BOISE — The Idaho legislature recently grappled with education bills regarding all-day kindergarten, higher education budgets and some concerns about indoctrination.
On Wednesday, March 16, the Idaho House of Representatives debated the all-day kindergarten bill, Senate Bill 1373, which would allocate an additional $46 million to early reading programs.
Rep. Ryan Kerby (R) introduced S 1373, he said it would ease the need to use additional local property tax levies for kindergarten. About 90% of schools offer some form of full-time kindergarten and depend on these levies to provide these services.
Kerby also said the bill would change Idaho’s planned distribution of $72 million for literacy programs. The money would be split, with half going to schools based on enrollment and the other half to schools providing grade level scores to students on Idaho’s Reading Indicator.
After Rep. Heather Scott objected, Clerk Carrie Maulin read the bill aloud and a 20-minute debate ensued. House Majority Leader Mike Moyle requested that S 1373 be delayed another day, without objection.
The House also passed HB 776 with a 46-22 vote, which provides the higher education budget for fiscal year 2023. Idaho’s four-year colleges and universities would receive a $25 million increase s they were adopted.
In opposition to the bill, Rep. Ronald Nate (R) pointed to last year’s decision to cut the $2.5 million increase to encourage schools to monitor indoctrination, and even mentioned the critical race theory.
“What I’m talking about is that universities become centers of activation; they divert attention from education… [Students] are diverted from their education and try to become activists.
The bill’s sponsor, Rep. Paul Amador (R) proposed that there be no evidence of indoctrination to be found and provided the budget allows schools to freeze undergraduate tuition in the state for a third consecutive year.

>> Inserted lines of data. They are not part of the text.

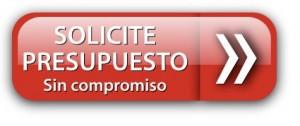 solicite_presupuesto_boton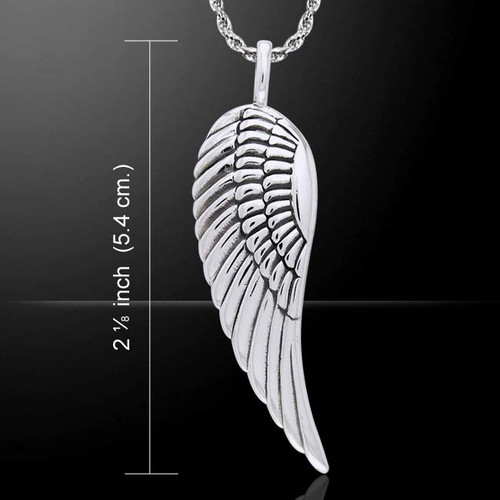 Large Single Angel Wing Pendant (Sterling Silver)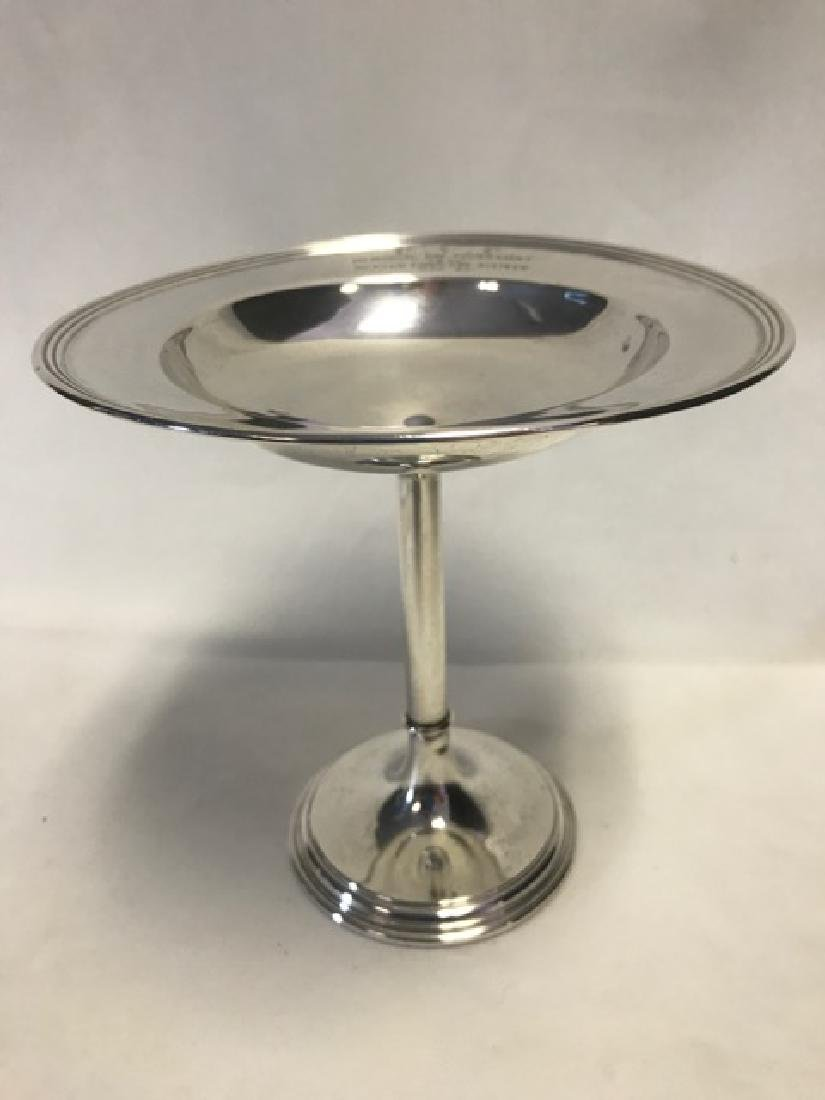 Sterling Silver Pedestal Candy Dish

Representative Megan Blanksma (R) offered her support, addressing four university leaders who provided letters pledging to act in accordance with the policy and even asking legislatures to visit their classrooms.
The bill will be returned to the Senate for further debate and vote.

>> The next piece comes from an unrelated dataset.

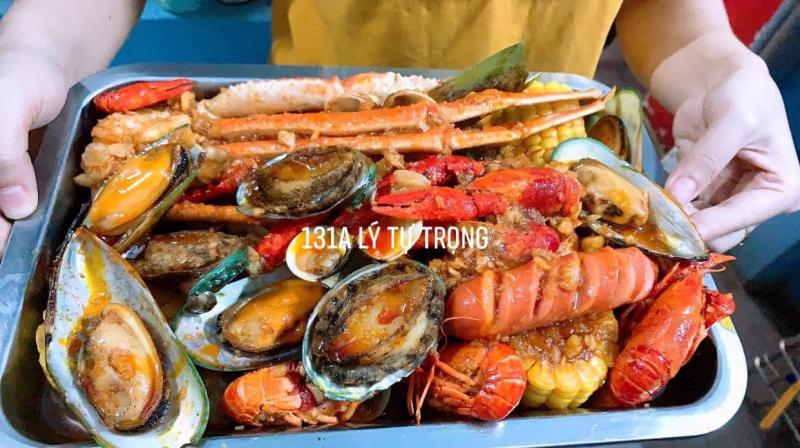 Top 7 Nhà hàng Mỹ ngon nhất tại Đà Nẵng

As some lawmakers question the incentives of some higher education institutions, a resolution encouraging Idaho schools to teach the full and honest truth about American American history passed the House on Tuesday . Concurrent Resolution 118 is sponsored by Sen. Carl Crabtree (R) and Rep. Judy Boyle (R) and was approved by the Senate a month ago.
“This is just an attempt to set aside what divides us…it’s an effort to unite us in teaching our children about history, all of America’s history – the good, the bad and the ugly,” Rep. Boyle said, urging House members for their go-ahead.
The resolution encourages the removal of “divisive content” from school itineraries and other learning materials and calls for the 1619 Project, which focuses on the global impact of slavery. The resolution received support in efforts to reduce possible indoctrination in higher education.
Meanwhile, the opposition has questioned what influence the resolution might have. Rep. Chris Mathias (D) said the resolution could protect a “certain type of history education”.